Many women struggle with self-confidence and self-identity issues at some point in their lifetime. Deep in our ancestry we have been told, in one form or another, to base who we are and what we look like on what men think of us and what society seems to require of us. It has been a generational struggle for women to emerge in their own right, and determine for our own what and who we want to be, regardless of what society pressures us to be. My aim is to help each and every woman emerge loving themselves for exactly who they are, free of shame, free of comparison, and free to be themselves. Self-love is hard to attain in today’s world with all the pressures that exist, but it is necessary for your own ability to have and hold healthy relationships.
My goal is to provide a safe, sacred and honest place for any woman to understand and release the shame that often exists inside of them, thus allowing them the courage to be strong, competent women.
Dealing with Women’s Issues
Women today are under a great deal of stress. More and more women are entering the workforce, some because they have to, some because they want to. Many are in marriages that they would consider less than ideal. Many are single, some because of divorce, and are tired of the journey that singleness brings. Couples are dealing with infertility, or with the pressure of raising kids. Many women choose to stay in emotionally abusive relationships because they are too afraid to be alone. Stay-at-home moms see “the end” of the road for them as they watch their last child leave home. Our society is full of constant comparisons to other women for what they have or who they are.
All of this leaves women with identity issues, or brings to light the issues that have been there all along, and have not been dealt with. Who am I outside the context of all of these roles? Why have I made the decisions I have? And other questions of the soul that speak loudly.
Relationship therapy can help begin to probe deeper into the understanding of self and soul, so that true self can emerge, making each role, each relationship, each decision more congruent with true self. Women who have low self-esteem, or who tend be overly critical of themselves, are at a disadvantage in the workplace, in school, in social settings, and even in their personal relationships. By focusing on one’s inherent self-worth, rather than constant comparison to others, we can both recognize and heal from feelings of worthlessness and learn to be completely comfortable with who we are.

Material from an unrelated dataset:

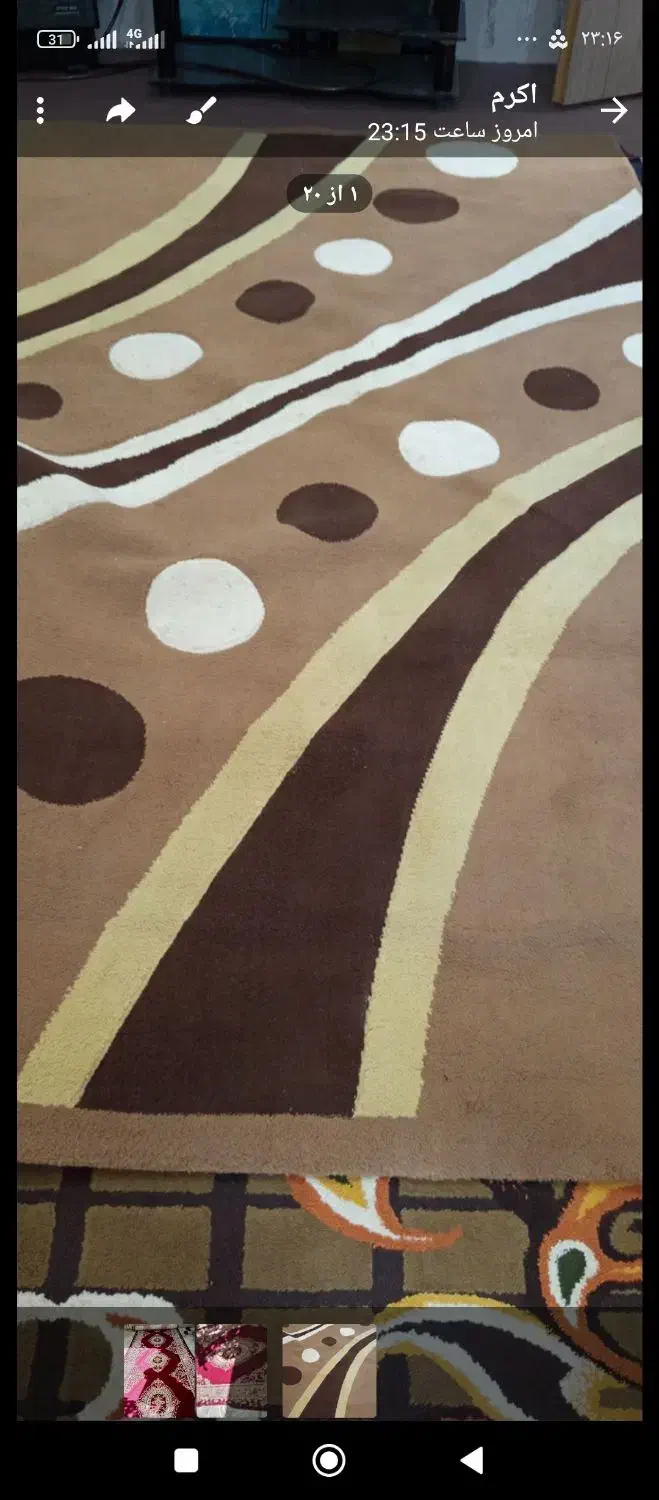 گلیم|گلیم، جاجیم، گبه|نورآباد, |دیوار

This kind of self-assurance gives you greater control over both the personal and professional relationships in your life. At Four Winds Counseling Center, I specialize in working with women from adolescence through adulthood. I recognize that many times self-esteem and identity issues started at very young ages. If we can deal with some of the issues at early ages and stages, it will help one to make better decisions both professionally and personally later on in life. My hope through relationship therapy is to help heal the wounds that have affected critical areas of life.